DreamWorks Animation is set to launch a TV channel featuring kids and family programming in 19 Asian countries sometime in the second half of 2015.

The channel will represent DWA’s first foray into operating its own TV network in any part of the world.

Until now, the toon studio’s TV efforts have largely focused on licensing its properties to kids cable channels Nickelodeon and Cartoon Network and producing original series for streaming service Netflix and its own digital platforms run by AwesomenessTV.

HBO Asia, based in Singapore, will manage affiliate sales and marketing, as well as technical services, for the channel, with larger markets expected to launch first.

Original content won’t be created specifically for the channel.

Instead, the network will consist of a combination of original shows produced for partners like Netflix, as well as pre-existing and new series based on Classic Media’s library of character that were developed for European markets and air in syndication.

“VeggieTales in the House” and “DinoTrux” will anchor the channel’s morning pre-school block, while the network will also serve as an outlet for other series like “All Hail King Julien” (see above), “The Adventures of Puss in Boots,” and “DreamWorks Dragons,” based on “How to Train Your Dragon.” The network will also promote the studio’s theatrical releases in the region.

“The Penguins of Madagascar,” produced for Nickelodeon, will not air on the new channel. That series can currently be viewed on Nickelodeon’s own network in Singapore.

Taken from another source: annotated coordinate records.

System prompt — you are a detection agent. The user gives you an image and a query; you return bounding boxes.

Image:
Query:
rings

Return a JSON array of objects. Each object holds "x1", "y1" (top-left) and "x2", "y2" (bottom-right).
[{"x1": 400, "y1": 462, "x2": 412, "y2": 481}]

“The DreamWorks channel will bring our premiere shows –- great humor and stories, imaginative worlds and, of course, the highest-quality animation –- to audiences across Asia through a new DreamWorks-branded platform,” said Eric Ellenbogen, co-head of DreamWorks Intl. TV.

DWA chief Jeffrey Katzenberg had said in 2012 that the company was considering launching a cable channel, but many thought the venture would debut in the U.S. first, as part of the distribution deal for its films with 20th Century Fox. At the time, Katzenberg called the branded channel “more than just a dream.”

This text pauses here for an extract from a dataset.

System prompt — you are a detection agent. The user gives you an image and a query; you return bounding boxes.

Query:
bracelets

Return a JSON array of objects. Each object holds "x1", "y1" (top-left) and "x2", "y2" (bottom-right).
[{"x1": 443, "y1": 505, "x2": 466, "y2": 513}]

In addition to shows produced for Netflix and those based on Classic Media’s characters, “We now have the critical mass of library content and new production to support a channel,” Ellenbogen told Variety. Ellenbogen was one of the founders of Classic Media, which DreamWorks Animation acquired in 2012.

Ellenbogen said a goal of the DreamWorks channels is also to work with local affiliate partners in order to launch apps and make programming available on multiple screens, including mobile devices — something that’s proved key in reaching younger audiences.

The irony in launching the network with HBO is that DWA opted to end its domestic output deal with the pay cabler two years early in order to move its content to Netflix in 2011. In 2013, it launched “Turbo F.A.S.T.,” the first original Netflix series for kids, based on the studio’s summer movie “Turbo.” It was part of an overall deal for DWA to develop more than 300 hours of exclusive programming for Netflix.

That programming will now also be distributed on DWA’s new TV channels, including over 2,000 hours of existing DreamWorks TV content in addition to more than 1,200 half-hours of original animation the company currently has in production or produced with Classic Media.

DWA is positioning the branded network as having more original content than any other kids’ channel in the region.

It’s also part of a strategy to distribute its TV content to as many viewers in as many regions as possible. Although not yet announced, DreamWorks is open to launching additional TV channels in other territories should the Asian network prove popular.

For now, Ellenbogen called Asia “a great market to launch in. It’s a youthful market, and pay TV is a growing business there,” he said, with an emerging middle class. “It’s by no means a mature market.”